IN any game of football, you try to maximise your own strengths and attack the opponents’ weaknesses.
However, while the Echo doesn’t have too many readers in Dundalk, Cork City midfielder Gearóid Morrissey is loathe to give any trade secrets away ahead of Friday’s meeting between the league’s top two sides at Turner’s Cross (7.15pm).
“Well, I wouldn’t really like to say,” he says.
“We’ll be doing our work now throughout the week. Cotts [assistant manager John Cotter], the backroom team, everyone who’s involved – we’ll have meetings, we’ll discuss it, we’ll go through where we can expose them and what we think we can do and how we think we can best affect the game and go and score goals.
“I probably won’t say but we’ll definitely have a plan in place for Friday night.”
City and Dundalk have been the only teams in the top two spots for the past four seasons in a row as well as meeting in the last two FAI Cup finals and the pair are again looking down on everybody else.
With such a rivalry having developed, it means that there is little effort needed to get up for the game. His namesake may have sung Every Day Is Like Sunday, but for Morrissey it’s all about Friday.

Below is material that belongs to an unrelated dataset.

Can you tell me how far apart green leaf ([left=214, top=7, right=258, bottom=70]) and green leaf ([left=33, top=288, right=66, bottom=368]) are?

“When you have an opposition coming up, you work all week to get ready and get going,” he says, “but I think with these games it’s automatic.
“We don’t have to think too much about it. It just happens. We know when we go into these games that we need to be at our best. It’s hugely anticipated from us. I can’t wait for it.
“Naturally in any league when the two best teams play, everybody needs to be on their game. When everybody’s on their game collectively, I think you come up a level, no matter what that level is. Playing Dundalk, the games in general I think are very good. They’re feisty, there’s a bit about them. There’s goals in those games.
“There’s everything you look for in a football, match I think. I think when the two best teams play each other, it definitely makes for the best watching.”
With the teams so evenly matched, the atmosphere generated by a raucous home support could be key, and Morrissey hopes to be able to plug into it.
“Playing in Turner’s Cross, we buzz off it,” he says.
“When you’re coming in, there’s queues outside the gate. I was going there as a young fella and now as a player, the buzz is great when you’re going into the ground. It’s very local. You go into the shop the day before the game and everybody’s onto you about it.
“You can’t really go anywhere without someone mentioning it. It consumes the city, especially that we’ve been at the top for the last few years. I think everybody’s interested.
“Turner’s Cross is special. You can play in Tallaght or you can play wherever, in any ground in the country. When Bohs play Rovers, it looks like a decent atmosphere but I don’t think it comes near Turner’s Cross when there’s a top-of-the-table clash and it’s sold out. The atmosphere is brilliant.”